Tuesday, December 6, 2016

Low Tide Big River

Low tide limits my choices.  The smaller tidal rivers are too scratchy, if passable at all.  I paddle away on the big river, rounding the first point and finding five swans up close.  The large adult takes a position between me and his following.  It is three cygnets, with just a touch of grey left in their feathers.  The fourth is either a small adult or a whiter sibling.

I paddle across the channel to Pope's Flat, the spartina well above my head, my horizon the primordial proto-peat that centuries of growth has meshed into a deep brown soggy adobe.  Two shorebirds with dark and light patterning flee without being identified.  A lone cygnet rests on the shore.  A great blue heron flies off a good 1/3 mile downstream.

Near the island next to the island next to Pope's Flat (which is an island) I find a bird killer hooked on an old rope snagged on a water logged and barnacle encrusted tree limb.  I collect the specimen.

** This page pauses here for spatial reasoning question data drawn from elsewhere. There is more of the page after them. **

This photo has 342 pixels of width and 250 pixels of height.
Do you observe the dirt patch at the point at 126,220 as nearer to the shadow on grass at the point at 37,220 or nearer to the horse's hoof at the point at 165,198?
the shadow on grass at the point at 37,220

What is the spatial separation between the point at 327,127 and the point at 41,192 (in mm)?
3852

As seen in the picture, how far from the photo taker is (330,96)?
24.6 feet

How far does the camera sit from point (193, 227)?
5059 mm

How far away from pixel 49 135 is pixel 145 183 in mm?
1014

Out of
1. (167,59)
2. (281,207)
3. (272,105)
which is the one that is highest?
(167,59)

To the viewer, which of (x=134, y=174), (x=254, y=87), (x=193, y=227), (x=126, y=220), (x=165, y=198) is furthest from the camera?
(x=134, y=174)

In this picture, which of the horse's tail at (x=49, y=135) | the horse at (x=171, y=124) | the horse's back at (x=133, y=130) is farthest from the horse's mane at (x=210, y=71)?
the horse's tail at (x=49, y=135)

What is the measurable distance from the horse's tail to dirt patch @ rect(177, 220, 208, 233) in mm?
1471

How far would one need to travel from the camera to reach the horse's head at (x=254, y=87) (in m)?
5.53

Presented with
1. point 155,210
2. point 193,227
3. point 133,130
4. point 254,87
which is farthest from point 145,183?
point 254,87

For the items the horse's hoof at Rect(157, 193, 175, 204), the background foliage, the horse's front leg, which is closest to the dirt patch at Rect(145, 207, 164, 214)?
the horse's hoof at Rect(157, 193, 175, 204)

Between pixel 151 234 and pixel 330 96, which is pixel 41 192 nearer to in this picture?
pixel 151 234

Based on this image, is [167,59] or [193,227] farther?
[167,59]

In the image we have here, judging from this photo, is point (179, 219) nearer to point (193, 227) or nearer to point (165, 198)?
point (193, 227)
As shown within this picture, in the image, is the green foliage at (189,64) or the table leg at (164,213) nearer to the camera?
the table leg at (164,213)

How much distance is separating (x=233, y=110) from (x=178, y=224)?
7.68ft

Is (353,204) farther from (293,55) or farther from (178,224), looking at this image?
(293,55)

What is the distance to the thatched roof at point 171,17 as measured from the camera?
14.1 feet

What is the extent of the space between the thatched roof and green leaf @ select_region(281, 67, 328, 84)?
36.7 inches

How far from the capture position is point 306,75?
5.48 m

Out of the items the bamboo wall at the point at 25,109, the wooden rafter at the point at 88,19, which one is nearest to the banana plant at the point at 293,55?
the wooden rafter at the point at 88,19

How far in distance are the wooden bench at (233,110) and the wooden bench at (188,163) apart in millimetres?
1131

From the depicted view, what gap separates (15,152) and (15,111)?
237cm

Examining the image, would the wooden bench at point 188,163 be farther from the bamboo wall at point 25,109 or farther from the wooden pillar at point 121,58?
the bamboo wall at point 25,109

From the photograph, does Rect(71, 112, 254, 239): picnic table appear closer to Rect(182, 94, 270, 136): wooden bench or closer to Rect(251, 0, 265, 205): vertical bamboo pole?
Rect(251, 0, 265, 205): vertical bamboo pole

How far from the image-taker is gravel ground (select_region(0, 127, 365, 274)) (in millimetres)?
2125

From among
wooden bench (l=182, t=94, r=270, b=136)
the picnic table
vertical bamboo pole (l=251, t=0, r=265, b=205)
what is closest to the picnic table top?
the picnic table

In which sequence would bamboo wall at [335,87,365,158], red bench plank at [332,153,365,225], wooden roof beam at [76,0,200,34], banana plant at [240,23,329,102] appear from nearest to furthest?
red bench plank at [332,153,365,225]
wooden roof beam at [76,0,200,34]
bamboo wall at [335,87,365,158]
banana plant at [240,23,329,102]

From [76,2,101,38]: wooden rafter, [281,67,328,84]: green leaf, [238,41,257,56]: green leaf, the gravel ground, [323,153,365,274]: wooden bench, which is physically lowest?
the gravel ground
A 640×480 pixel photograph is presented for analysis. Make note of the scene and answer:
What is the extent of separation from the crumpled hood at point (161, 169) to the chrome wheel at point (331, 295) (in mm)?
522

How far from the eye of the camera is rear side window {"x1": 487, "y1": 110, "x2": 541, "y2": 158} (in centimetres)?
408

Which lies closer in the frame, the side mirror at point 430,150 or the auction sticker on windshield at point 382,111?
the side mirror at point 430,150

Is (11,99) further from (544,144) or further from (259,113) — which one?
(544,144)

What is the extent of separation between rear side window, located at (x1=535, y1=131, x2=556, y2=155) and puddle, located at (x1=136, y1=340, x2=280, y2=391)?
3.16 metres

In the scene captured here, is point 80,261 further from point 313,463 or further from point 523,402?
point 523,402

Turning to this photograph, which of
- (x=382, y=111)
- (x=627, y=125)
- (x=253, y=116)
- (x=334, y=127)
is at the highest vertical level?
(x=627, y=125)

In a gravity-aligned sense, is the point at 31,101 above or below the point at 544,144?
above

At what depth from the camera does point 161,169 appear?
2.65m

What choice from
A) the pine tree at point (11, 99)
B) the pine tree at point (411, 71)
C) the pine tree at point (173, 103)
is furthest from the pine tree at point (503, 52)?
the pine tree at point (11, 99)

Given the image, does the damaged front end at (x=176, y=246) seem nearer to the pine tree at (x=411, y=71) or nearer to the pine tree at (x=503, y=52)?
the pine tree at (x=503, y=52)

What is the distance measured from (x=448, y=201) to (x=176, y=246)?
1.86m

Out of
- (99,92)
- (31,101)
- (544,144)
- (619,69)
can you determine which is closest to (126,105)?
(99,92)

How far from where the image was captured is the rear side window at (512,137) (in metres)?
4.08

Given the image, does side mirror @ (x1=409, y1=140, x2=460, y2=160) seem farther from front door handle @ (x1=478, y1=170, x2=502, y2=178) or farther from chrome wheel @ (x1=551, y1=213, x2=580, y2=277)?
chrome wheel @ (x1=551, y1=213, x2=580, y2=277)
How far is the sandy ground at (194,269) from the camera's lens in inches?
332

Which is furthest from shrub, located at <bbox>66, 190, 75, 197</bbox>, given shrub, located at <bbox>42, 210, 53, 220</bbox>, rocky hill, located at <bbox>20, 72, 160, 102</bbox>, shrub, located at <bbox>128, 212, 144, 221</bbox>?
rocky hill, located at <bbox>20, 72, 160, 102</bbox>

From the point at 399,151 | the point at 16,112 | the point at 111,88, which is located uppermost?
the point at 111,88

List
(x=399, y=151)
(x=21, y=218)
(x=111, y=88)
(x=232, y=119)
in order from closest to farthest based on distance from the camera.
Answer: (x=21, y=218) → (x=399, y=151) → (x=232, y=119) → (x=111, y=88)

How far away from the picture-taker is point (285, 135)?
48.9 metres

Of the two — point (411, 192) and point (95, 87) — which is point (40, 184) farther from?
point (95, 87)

I continue down following the other town's shoreline eventually noting that theirs is mostly marinas and docks while ours is a sizable and often vibrant salt marsh.  The point where river becomes sea is my turn around.  The marsh still too shallow for passage, I return as I came except for using the more protected inner channel.  I find a few common loons as I near the sea.  One surfaces 20 yards away and takes its time eyeing me before diving.

I add a couple more herons and one mature bald eagle to the daily count.